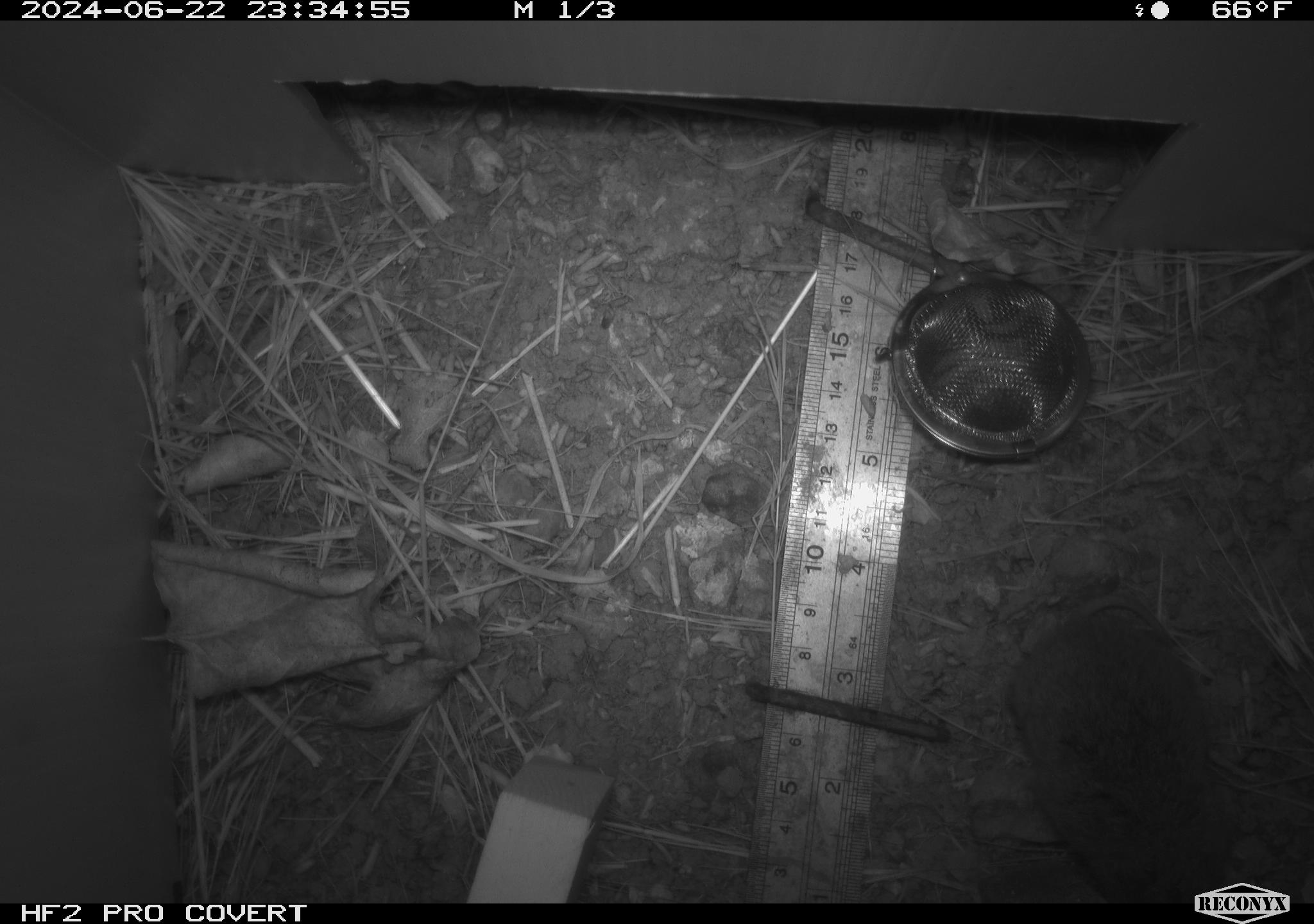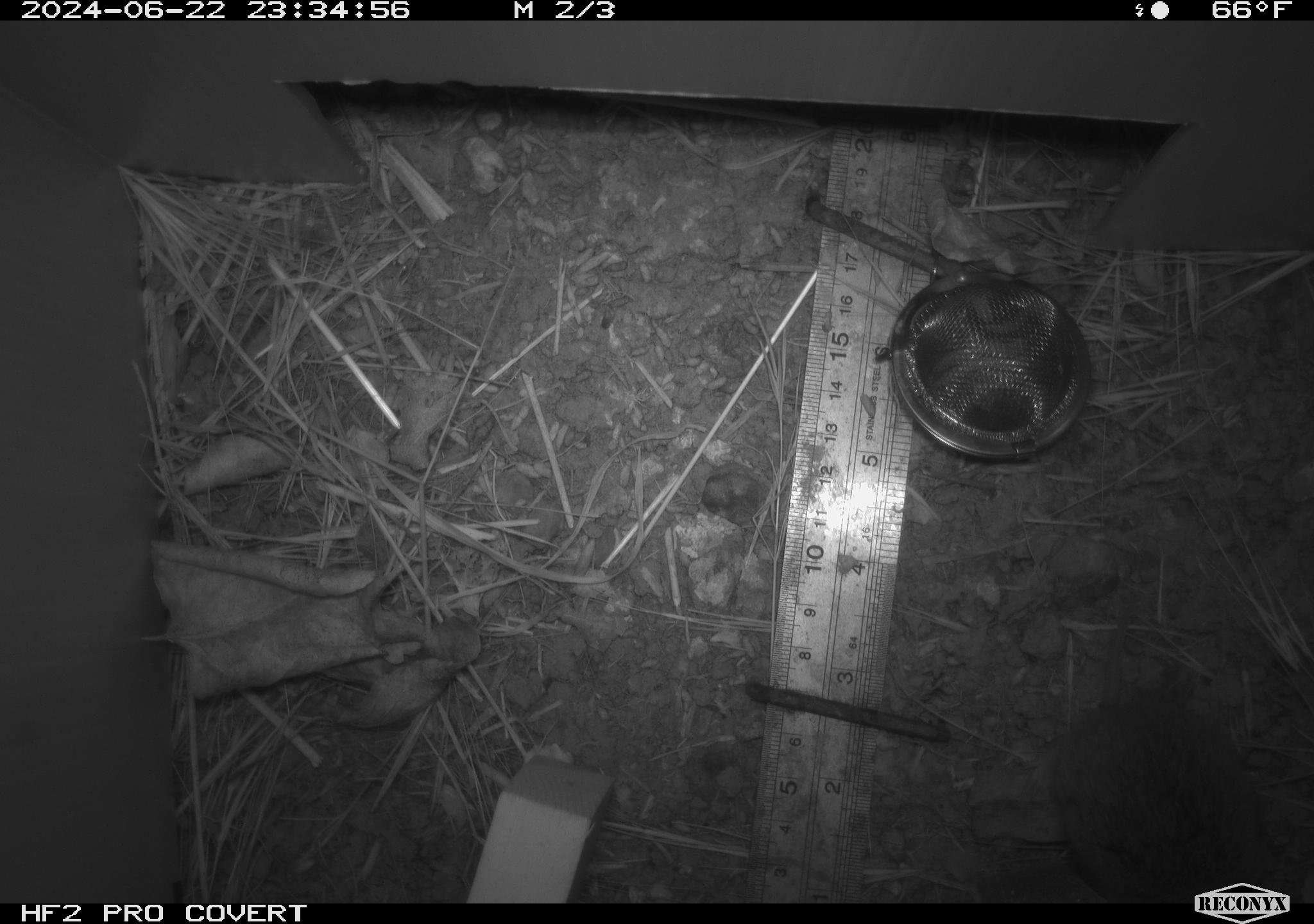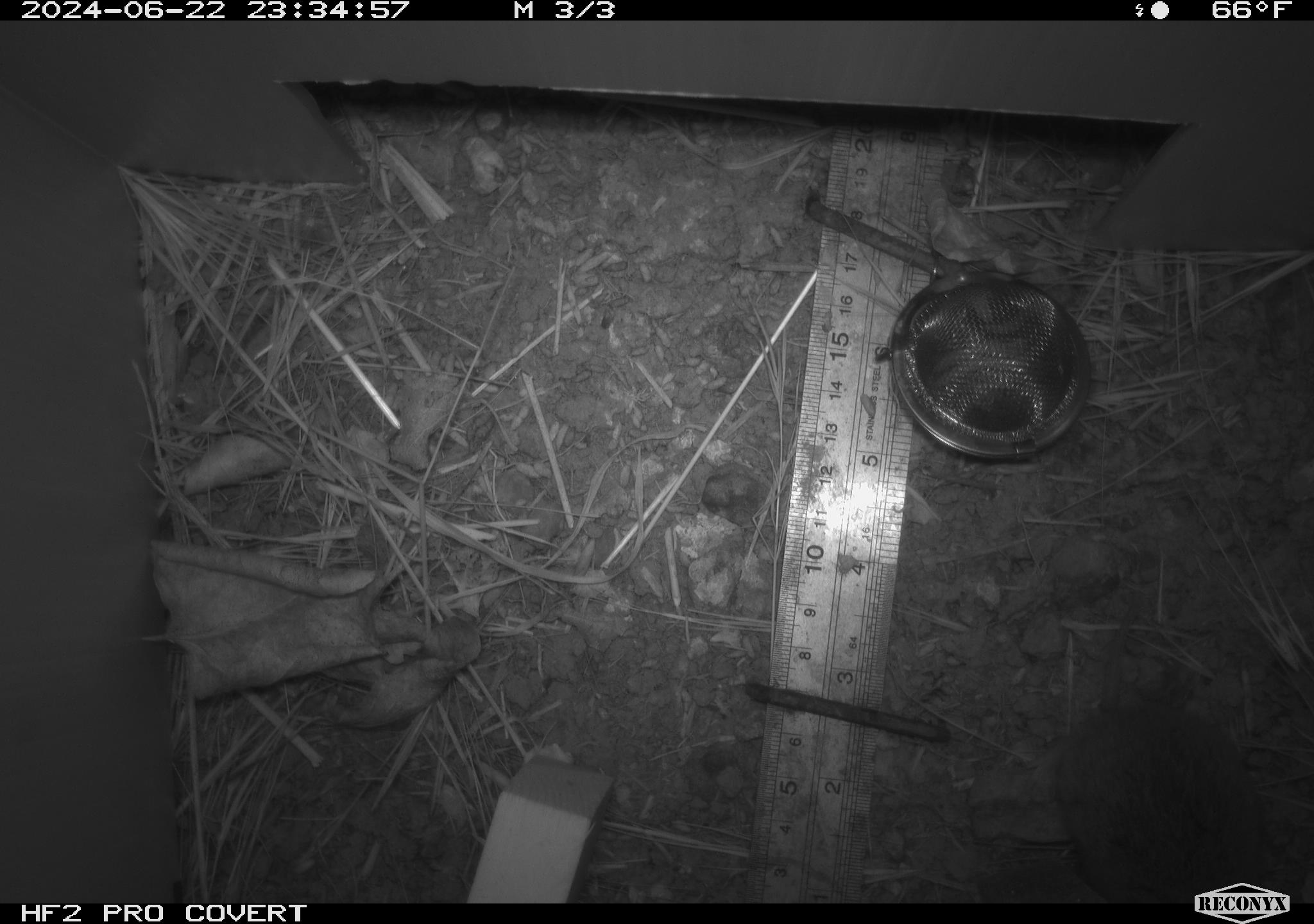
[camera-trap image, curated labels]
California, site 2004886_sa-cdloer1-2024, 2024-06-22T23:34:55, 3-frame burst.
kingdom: Animalia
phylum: Chordata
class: Mammalia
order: Rodentia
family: Cricetidae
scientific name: Arvicolinae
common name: voles, lemmings, and muskrats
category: arvicolinae subfamily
Arvicolinae subfamily (voles, lemmings, and muskrats) (Arvicolinae).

Exercise directions =
Output all the material above exactly once more, leaving every picture out.

Written answer =
[camera-trap image, curated labels]
California, site 2004886_sa-cdloer1-2024, 2024-06-22T23:34:55, 3-frame burst.
kingdom: Animalia
phylum: Chordata
class: Mammalia
order: Rodentia
family: Cricetidae
scientific name: Arvicolinae
common name: voles, lemmings, and muskrats
category: arvicolinae subfamily
Arvicolinae subfamily (voles, lemmings, and muskrats) (Arvicolinae).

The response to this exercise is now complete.